* _RAW DATA_:
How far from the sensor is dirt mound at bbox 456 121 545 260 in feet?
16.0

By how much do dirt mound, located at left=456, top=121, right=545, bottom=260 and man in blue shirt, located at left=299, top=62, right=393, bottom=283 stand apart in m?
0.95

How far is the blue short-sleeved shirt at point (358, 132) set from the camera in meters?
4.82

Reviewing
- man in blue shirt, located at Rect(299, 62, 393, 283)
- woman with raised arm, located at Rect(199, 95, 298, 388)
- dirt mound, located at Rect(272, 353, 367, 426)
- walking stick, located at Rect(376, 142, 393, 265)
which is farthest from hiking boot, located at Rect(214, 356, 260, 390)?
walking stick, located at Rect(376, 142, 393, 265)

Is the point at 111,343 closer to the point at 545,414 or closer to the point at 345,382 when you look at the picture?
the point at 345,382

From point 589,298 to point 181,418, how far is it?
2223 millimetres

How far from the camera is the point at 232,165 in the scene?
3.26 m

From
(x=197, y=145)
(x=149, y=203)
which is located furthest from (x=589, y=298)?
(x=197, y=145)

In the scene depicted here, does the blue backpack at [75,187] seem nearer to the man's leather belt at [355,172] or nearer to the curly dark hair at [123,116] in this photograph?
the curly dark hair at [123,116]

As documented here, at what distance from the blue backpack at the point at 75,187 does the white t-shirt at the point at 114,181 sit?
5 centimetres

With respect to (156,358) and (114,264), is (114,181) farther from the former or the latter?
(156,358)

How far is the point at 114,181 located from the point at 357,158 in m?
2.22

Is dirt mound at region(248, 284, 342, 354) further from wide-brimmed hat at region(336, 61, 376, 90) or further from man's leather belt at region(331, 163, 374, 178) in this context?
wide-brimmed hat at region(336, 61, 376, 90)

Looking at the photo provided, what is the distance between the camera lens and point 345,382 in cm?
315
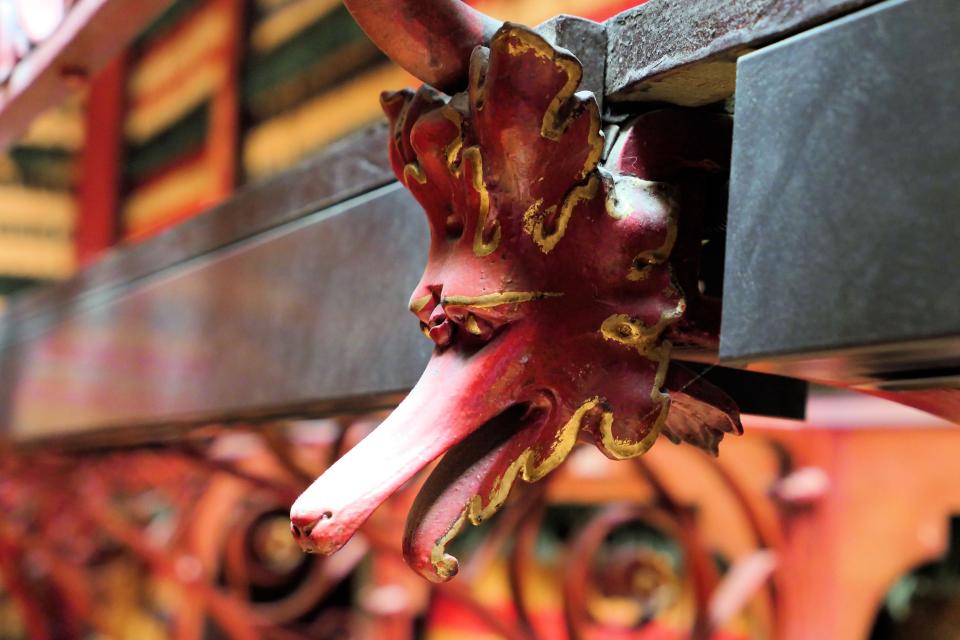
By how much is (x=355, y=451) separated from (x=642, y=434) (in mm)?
133

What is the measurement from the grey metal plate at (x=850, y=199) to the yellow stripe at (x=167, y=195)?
7.20 ft

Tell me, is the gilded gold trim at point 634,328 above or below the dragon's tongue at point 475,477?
above

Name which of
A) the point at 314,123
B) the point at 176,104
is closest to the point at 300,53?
the point at 314,123

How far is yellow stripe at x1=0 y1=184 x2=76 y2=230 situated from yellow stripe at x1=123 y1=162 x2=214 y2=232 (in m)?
0.26

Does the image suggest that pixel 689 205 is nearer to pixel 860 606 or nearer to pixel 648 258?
pixel 648 258

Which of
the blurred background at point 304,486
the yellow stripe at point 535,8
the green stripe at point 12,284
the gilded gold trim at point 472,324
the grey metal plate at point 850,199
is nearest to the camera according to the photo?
the grey metal plate at point 850,199

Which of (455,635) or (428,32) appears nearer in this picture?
(428,32)

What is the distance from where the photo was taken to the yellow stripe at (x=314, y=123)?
83.1 inches

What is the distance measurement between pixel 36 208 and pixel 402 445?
305 centimetres

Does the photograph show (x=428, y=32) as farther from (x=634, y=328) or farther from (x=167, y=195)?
(x=167, y=195)

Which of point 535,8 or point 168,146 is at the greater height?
point 535,8

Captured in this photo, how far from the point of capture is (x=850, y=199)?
43 centimetres

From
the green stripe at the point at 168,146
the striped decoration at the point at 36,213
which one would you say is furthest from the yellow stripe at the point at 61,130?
the green stripe at the point at 168,146

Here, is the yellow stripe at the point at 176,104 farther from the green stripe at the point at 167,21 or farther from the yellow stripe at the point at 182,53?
the green stripe at the point at 167,21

* _TASK TO CARRY OUT_: Copy the lines above without any change, starting at the line that contains "Tell me, is" and ending after the line that contains "43 centimetres".

* _SOLUTION FOR THIS TASK_:
Tell me, is the gilded gold trim at point 634,328 above or below the dragon's tongue at point 475,477?
above

Name which of
A) the point at 314,123
B) the point at 176,104
is closest to the point at 300,53?
the point at 314,123

How far is yellow stripe at x1=0 y1=184 x2=76 y2=230 situated from yellow stripe at x1=123 y1=162 x2=214 y2=232 (in m)?
0.26

Does the image suggest that pixel 689 205 is nearer to pixel 860 606 or nearer to pixel 648 258?
pixel 648 258

Which of
the blurred background at point 304,486
the yellow stripe at point 535,8
the green stripe at point 12,284
the gilded gold trim at point 472,324
the grey metal plate at point 850,199
is nearest to the camera according to the photo?
the grey metal plate at point 850,199

Which of (455,635) or (428,32) appears nearer in this picture?
(428,32)

What is the distance from where the photo was taken to the yellow stripe at (x=314, y=123)?
83.1 inches

What is the distance measurement between pixel 36 208 and pixel 402 445?
305 centimetres

Does the photograph show (x=428, y=32) as farther from (x=634, y=328) or farther from (x=167, y=195)?
(x=167, y=195)

Which of point 535,8 or point 168,146 is at the greater height?
point 535,8

Captured in this photo, how far from the point of capture is (x=850, y=199)?
43 centimetres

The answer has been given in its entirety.